Goss said she called him on October 17 and asked that he come to her La Habra house. There she asked Goss if something were to happen to her, if he would take care of her personal effects. Goss says she also said she wanted him to have the Coupe and three other cars she owned. When he heard that she died, he contacted her mother, Dorothy. He also paid the back rent for the storage garage where the Coupe was parked. However, the manager of the rental storage place would not let Goss move the car without proper legal authority. By the way, Donna died without a will.
In the meantime a rare car dealer from Montecito, Martin Eyears, contacted Donna’s boss at Sears, trying to get in touch with her.
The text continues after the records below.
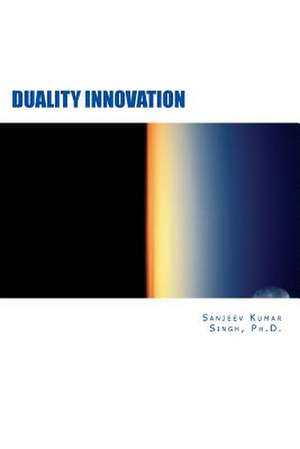 Duality Innovation de Singh Ph. D., Sanjeev Kumar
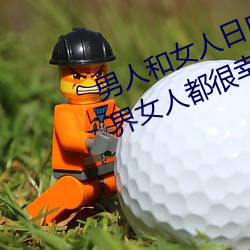 男人和女人日皮(男人和我希望全世界女人都很幸福的日批男女)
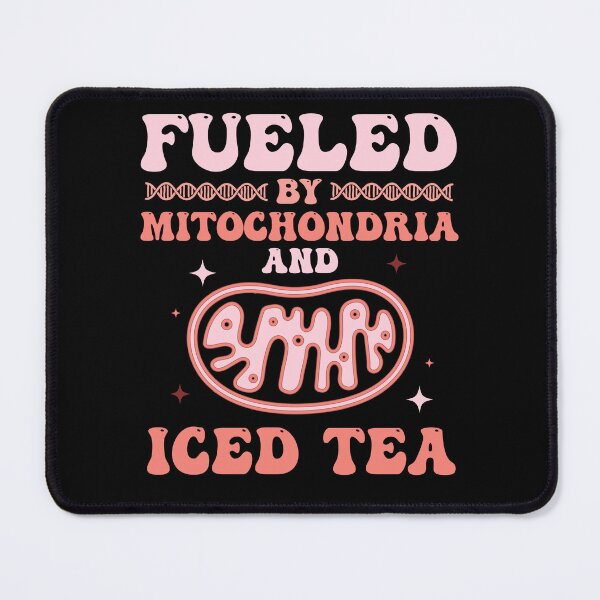 Item preview, Fueled By Mitochondria and Iced Tea Funny Biology - Biology Teacher Day designed and sold by Amineharoni.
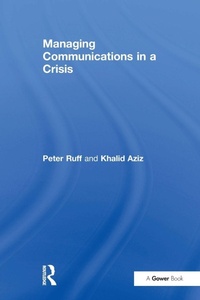 Enlarge image Cover: Managing Communications in a Crisis - Routledge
He had tried to buy the car from her earlier and wanted to make another offer. He was told that she had died. Donna’s boss agreed to pass Eyear’s interest in the car to her mother. Dorothy Brand called Eyears on December 16 and agreed to sell him the Coupe for $3,000,000 and reassured him that she and Donna’s father were sole heirs to Donna’s estate.
Apparently Eyears had an arrangement with Steve Volk, president of the Shelby American Collection in Boulder, CO, to sell the Coupe to the museum for $3,750,000. But he did not sell it to Volk, instead he sold it to a private collector on the East coast, Fredrick Simone, a Philadelphia neurosurgeon.
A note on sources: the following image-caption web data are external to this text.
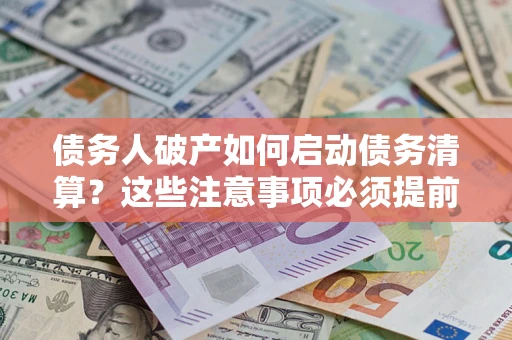 济南债务人破产如何启动债务清算？这些注意事项必须提前知道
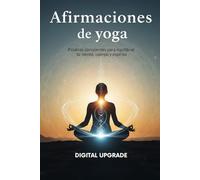 Afirmaciones de yoga: Palabras conscientes para equilibrar tu mente, cuerpo y espíritu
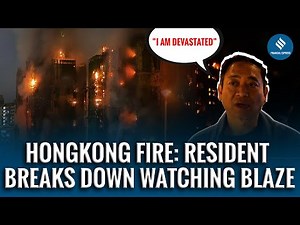 Hong Kong High-Rise Inferno: Resident Breaks Down After Leaving Dog Behind | Heartbreaking Scenes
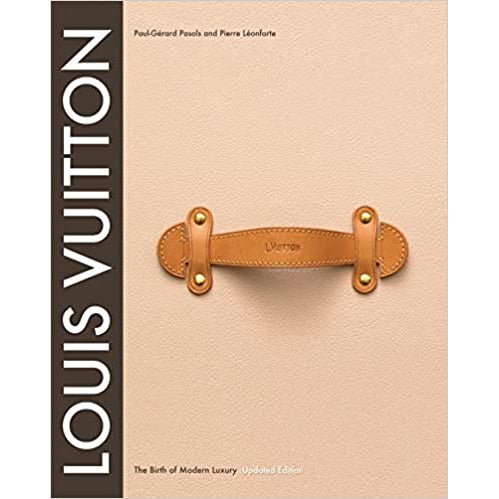 Louis Vuitton: The Birth of Modern Luxury- Designer Fashion Icon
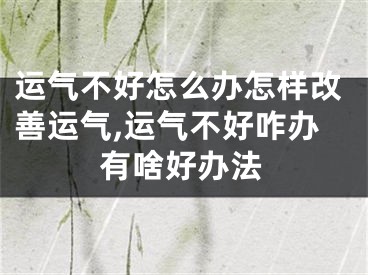 运气不好怎么办怎样改善运气,运气不好咋办有啥好办法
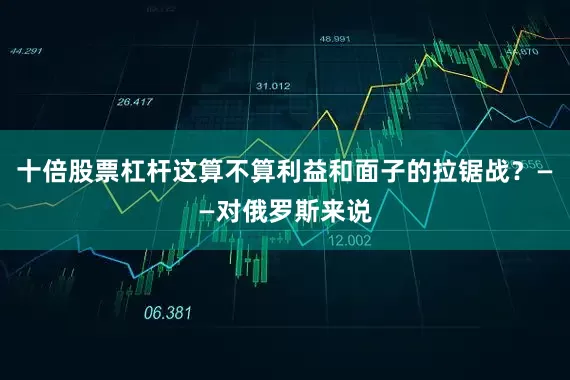 十倍股票杠杆这算不算利益和面子的拉锯战？——对俄罗斯来说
A legal fight over ownership of the car has broken out. When Goss learned of the sale, he went to the garage and to find that the car was gone. He retained an attorney to stop the sale of the car, and prove Donna gave him the Coupe. Goss has the title and the keys to the storage garage, the car is with the collector. Goss is being accused of taking the title illegally. Mrs. Brand has already given some the sale money to charities and other family members. Probate court has not settled Donna’s estate yet so there are questions at to whether Mrs. Brand legally owned the car to be able to sell it to Eyears. Judge James Gray was quoted by the LA Times, “I’m going to challenge all of you and ask if you are not making this up. This smells from many standpoints.” on March 6. Gray ordered the remaining $2,000,000 be held until ownership can be resolved. The hearing is set for April 17, 2001.
Additional Information: Wallace Wyss, author of Shelby’s Wildlife, sent me an email regarding the 4-17-01 hearing. Nothing was settled. Judge Gray was not happy that Mrs. Brand has not revealed where the $1,000,000 is that see reportedly gave away. Gray was also annoyed that Dr. Simeone has not responded to any inquiries. And Gray set a date in October to reach a settlement if one is not reached prior.
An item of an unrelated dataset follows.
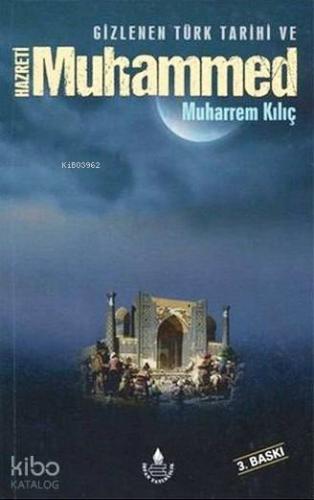 Gizlenen Türk Tarihi ve Hz. Muhammed (s.a.v)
To add to the confusion, Phil Spector now says he never sold the car to Brand. That in fact he only gave it to Brand to store. Store it for 30 years? Maybe Shelby never sold it to Russell, either.
Come back for further details!
Further details and an update: After a lengthy legal battle, the courts ruled that Donna’s friend, Kurt Goss inherited the car from Donna. Her mother had sold the car to Simeone for $4 million dollars. She agreed to pay Goss $800,000 as part of the settlement. The Coupe ended up in a private collection at Simeone Automotive Museum in Philadelphia, PA where it sets today.
(The sources for this article are: The SAAC Registry, The LA Times and The Orange County Register, 2001 and Wallace Wyss who was at the hearing.)